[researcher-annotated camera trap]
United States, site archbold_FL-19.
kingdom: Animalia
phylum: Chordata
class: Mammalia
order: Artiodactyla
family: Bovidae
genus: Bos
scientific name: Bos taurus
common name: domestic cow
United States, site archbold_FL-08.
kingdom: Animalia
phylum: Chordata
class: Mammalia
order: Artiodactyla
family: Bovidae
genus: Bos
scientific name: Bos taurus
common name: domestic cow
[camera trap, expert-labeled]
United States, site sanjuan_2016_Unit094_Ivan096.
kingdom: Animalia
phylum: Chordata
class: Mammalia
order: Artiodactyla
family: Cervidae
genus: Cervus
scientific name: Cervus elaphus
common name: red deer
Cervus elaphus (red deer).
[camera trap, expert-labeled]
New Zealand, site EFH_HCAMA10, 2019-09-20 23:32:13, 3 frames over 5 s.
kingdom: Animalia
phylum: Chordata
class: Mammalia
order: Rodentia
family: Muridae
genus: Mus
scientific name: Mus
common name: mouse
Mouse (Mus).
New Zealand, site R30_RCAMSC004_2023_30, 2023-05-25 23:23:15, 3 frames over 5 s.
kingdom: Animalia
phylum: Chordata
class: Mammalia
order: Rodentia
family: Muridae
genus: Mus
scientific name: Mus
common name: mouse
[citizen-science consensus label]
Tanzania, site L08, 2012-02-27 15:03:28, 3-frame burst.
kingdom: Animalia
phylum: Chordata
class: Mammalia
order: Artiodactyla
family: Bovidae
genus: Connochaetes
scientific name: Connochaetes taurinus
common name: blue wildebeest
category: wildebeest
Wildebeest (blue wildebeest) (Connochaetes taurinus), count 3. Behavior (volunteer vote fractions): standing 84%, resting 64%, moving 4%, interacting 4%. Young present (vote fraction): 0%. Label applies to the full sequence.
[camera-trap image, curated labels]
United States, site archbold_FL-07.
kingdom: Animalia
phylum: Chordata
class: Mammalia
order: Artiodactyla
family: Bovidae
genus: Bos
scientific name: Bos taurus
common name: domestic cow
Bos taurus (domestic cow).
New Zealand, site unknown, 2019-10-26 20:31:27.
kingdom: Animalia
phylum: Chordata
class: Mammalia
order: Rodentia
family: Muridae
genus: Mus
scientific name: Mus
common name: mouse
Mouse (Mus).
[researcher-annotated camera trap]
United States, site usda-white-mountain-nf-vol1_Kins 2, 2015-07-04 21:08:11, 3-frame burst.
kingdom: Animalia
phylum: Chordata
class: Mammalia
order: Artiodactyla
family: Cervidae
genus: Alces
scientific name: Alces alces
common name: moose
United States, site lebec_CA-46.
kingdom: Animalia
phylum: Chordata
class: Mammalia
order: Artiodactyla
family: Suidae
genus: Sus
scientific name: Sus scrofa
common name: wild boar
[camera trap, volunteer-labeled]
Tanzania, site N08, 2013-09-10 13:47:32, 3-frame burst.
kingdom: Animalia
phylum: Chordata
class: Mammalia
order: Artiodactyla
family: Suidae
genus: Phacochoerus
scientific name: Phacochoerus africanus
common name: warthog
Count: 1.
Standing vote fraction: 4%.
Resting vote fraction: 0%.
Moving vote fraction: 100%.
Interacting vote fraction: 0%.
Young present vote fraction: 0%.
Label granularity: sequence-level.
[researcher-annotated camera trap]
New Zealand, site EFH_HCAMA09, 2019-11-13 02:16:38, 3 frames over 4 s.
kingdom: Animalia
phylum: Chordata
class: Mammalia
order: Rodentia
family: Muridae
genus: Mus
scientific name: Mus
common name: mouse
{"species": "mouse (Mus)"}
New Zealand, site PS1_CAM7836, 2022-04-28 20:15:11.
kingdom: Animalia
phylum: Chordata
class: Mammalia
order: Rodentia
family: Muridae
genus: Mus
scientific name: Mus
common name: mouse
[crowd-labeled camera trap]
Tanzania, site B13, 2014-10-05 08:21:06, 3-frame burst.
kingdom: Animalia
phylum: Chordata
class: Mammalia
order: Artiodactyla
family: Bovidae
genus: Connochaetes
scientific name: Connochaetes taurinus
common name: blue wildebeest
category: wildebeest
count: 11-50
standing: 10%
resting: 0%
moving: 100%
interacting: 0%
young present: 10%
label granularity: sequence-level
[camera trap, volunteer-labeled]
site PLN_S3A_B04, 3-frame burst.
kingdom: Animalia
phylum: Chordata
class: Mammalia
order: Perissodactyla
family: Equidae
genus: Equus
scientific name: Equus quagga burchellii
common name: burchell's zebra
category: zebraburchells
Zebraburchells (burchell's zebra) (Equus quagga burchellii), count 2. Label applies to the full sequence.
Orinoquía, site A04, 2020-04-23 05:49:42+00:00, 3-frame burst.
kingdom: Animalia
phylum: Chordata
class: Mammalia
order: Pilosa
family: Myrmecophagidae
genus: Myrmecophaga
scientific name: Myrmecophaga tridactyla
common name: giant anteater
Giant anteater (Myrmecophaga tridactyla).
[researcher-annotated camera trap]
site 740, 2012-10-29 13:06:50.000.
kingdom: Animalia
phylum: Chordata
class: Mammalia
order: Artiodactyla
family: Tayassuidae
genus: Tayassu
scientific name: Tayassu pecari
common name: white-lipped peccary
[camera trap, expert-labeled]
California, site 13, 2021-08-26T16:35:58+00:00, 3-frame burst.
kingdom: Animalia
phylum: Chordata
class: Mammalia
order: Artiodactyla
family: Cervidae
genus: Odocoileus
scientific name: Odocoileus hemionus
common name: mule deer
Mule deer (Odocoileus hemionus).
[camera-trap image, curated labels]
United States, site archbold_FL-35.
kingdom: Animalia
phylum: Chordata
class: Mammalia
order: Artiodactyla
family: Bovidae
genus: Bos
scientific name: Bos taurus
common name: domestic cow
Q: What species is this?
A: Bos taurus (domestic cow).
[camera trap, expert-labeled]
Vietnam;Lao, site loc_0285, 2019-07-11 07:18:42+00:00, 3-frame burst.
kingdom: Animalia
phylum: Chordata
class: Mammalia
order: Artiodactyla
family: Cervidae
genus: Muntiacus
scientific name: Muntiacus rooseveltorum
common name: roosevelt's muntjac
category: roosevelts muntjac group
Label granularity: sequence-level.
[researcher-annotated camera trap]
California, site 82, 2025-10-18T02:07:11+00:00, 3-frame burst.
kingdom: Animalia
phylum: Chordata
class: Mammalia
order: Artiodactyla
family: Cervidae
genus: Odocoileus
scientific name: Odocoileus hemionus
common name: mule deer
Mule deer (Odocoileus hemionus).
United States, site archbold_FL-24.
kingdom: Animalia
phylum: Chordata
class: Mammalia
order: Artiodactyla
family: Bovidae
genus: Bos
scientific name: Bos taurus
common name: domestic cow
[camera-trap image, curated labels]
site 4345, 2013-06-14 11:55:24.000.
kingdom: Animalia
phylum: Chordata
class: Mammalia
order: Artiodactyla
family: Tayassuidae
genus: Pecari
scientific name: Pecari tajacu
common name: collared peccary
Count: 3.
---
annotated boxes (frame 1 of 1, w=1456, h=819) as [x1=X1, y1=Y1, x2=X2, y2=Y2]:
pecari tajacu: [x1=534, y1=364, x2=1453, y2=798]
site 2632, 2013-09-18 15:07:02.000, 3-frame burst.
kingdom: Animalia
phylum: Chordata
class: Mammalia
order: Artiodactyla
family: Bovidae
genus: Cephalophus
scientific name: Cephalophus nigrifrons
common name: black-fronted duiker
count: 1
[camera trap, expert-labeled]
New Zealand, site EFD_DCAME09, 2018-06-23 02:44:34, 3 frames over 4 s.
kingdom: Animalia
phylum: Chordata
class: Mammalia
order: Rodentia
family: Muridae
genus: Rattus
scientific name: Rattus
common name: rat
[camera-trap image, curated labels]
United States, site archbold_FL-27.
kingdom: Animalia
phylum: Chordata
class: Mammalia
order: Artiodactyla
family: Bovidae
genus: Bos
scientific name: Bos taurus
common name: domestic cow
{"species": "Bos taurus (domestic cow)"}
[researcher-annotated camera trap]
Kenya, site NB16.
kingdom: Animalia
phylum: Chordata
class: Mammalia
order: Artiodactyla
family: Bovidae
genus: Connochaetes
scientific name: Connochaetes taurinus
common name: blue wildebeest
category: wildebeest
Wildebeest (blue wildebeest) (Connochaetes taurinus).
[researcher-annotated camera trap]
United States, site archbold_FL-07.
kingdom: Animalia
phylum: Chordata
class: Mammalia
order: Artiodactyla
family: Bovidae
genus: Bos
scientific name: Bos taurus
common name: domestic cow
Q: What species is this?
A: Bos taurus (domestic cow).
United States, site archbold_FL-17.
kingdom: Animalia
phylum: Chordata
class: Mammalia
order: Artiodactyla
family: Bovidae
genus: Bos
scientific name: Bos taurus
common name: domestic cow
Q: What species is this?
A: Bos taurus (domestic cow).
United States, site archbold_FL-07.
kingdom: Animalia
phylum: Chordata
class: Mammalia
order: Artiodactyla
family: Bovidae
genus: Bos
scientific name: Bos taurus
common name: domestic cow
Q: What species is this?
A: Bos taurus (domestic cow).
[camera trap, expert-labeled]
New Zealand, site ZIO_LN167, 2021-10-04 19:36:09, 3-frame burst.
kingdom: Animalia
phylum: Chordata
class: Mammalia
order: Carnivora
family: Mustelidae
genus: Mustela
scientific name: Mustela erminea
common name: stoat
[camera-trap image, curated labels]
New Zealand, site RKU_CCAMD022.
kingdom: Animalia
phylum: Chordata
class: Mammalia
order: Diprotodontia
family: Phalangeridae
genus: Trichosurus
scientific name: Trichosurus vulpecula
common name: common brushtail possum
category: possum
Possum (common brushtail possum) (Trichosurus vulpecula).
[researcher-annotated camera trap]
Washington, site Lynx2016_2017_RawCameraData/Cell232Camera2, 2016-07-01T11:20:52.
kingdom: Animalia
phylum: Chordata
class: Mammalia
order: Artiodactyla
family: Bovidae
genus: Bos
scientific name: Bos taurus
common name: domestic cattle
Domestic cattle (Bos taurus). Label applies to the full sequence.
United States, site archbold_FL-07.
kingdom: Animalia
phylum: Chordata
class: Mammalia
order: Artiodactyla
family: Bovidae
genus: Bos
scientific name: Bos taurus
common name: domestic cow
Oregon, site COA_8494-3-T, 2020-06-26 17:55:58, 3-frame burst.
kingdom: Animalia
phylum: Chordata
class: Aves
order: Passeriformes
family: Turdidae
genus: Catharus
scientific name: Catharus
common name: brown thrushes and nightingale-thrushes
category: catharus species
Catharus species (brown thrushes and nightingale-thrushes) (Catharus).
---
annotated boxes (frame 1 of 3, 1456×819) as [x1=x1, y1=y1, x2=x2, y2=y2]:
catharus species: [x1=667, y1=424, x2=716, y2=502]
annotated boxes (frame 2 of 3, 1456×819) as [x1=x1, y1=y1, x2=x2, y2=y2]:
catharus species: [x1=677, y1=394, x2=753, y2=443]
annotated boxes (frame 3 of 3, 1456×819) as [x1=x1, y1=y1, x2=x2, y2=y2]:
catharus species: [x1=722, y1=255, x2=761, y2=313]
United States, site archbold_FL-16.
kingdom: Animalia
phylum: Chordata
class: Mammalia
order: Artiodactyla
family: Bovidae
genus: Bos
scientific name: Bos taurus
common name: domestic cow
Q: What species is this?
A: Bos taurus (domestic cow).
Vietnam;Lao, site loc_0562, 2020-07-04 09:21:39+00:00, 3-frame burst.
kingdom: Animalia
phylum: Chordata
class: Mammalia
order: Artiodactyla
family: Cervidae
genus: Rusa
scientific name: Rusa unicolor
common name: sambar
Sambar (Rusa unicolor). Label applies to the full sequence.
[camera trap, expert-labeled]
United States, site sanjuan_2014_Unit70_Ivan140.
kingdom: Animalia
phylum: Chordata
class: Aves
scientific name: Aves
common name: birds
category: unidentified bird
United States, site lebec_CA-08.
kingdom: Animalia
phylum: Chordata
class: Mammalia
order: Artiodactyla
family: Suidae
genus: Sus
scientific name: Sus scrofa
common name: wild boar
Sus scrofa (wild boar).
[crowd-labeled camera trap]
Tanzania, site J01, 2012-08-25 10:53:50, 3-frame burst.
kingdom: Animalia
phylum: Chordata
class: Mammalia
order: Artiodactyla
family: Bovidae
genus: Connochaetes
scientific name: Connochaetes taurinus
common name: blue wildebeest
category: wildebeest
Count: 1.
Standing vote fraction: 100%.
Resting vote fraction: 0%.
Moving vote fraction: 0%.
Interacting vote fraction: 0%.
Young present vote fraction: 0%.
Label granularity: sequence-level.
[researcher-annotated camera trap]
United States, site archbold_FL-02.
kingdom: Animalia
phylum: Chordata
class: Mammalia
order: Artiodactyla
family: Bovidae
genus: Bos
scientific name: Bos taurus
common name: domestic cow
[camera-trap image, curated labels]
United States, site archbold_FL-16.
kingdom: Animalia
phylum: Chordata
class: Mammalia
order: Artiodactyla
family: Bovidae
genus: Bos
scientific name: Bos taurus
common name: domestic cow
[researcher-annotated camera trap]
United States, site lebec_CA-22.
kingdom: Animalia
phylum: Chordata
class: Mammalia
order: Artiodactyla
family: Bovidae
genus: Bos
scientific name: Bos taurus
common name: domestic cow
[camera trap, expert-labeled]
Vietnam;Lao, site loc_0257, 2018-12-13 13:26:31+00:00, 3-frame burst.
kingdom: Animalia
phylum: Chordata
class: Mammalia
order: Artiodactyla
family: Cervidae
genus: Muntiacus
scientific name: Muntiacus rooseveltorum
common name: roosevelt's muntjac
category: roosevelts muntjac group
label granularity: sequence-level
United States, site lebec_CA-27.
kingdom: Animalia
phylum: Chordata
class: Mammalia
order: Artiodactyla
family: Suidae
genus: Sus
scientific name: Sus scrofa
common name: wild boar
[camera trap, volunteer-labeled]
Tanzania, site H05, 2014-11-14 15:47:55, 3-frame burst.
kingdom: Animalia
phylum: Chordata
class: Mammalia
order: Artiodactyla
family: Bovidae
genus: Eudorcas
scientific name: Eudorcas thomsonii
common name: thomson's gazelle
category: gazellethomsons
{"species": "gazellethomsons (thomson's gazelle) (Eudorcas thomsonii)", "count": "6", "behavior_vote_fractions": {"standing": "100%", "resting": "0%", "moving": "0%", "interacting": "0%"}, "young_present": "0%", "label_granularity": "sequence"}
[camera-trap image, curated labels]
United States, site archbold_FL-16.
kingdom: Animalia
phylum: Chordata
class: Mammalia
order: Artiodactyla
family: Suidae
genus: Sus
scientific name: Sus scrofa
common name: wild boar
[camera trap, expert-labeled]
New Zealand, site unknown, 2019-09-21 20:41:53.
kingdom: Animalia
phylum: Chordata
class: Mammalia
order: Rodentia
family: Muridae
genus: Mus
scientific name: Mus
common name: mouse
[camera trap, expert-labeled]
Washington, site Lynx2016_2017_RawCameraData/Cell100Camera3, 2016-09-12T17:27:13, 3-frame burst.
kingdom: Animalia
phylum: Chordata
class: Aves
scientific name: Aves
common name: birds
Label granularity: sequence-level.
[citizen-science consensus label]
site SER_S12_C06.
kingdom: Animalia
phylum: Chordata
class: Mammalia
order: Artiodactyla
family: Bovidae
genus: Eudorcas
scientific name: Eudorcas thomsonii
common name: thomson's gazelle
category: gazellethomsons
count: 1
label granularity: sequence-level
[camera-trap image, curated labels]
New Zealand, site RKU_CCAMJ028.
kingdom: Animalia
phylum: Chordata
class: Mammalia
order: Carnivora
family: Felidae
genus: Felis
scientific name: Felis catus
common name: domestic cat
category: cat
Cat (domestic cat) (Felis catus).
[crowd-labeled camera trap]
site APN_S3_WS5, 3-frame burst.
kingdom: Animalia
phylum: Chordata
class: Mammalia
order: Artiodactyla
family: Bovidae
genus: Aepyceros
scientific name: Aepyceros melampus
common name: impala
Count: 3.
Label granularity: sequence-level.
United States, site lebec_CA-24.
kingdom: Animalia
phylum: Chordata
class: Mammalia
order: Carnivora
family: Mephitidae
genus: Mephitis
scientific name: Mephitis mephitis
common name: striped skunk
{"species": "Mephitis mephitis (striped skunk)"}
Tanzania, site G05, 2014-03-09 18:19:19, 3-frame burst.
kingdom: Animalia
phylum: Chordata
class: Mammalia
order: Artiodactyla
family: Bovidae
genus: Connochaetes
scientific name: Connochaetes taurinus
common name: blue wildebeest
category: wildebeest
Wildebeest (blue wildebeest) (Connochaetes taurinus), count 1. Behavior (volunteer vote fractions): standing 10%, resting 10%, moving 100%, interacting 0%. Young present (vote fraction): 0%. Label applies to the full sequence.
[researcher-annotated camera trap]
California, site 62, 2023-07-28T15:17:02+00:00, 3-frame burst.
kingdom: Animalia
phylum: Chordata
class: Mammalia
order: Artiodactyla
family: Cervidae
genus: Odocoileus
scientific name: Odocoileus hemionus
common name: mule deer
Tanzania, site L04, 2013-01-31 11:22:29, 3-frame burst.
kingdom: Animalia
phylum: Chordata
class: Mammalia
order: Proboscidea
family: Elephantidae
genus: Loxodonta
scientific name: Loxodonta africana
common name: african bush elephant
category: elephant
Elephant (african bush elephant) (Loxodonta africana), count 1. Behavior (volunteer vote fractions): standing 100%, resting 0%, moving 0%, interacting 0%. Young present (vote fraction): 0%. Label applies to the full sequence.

--------------------

Required work:
Match on "Zealand" and copy out every line of the entries that contains it.

Output:
New Zealand, site EFH_HCAMA10, 2019-09-20 23:32:13, 3 frames over 5 s.
New Zealand, site R30_RCAMSC004_2023_30, 2023-05-25 23:23:15, 3 frames over 5 s.
New Zealand, site unknown, 2019-10-26 20:31:27.
New Zealand, site EFH_HCAMA09, 2019-11-13 02:16:38, 3 frames over 4 s.
New Zealand, site PS1_CAM7836, 2022-04-28 20:15:11.
New Zealand, site EFD_DCAME09, 2018-06-23 02:44:34, 3 frames over 4 s.
New Zealand, site ZIO_LN167, 2021-10-04 19:36:09, 3-frame burst.
New Zealand, site RKU_CCAMD022.
New Zealand, site unknown, 2019-09-21 20:41:53.
New Zealand, site RKU_CCAMJ028.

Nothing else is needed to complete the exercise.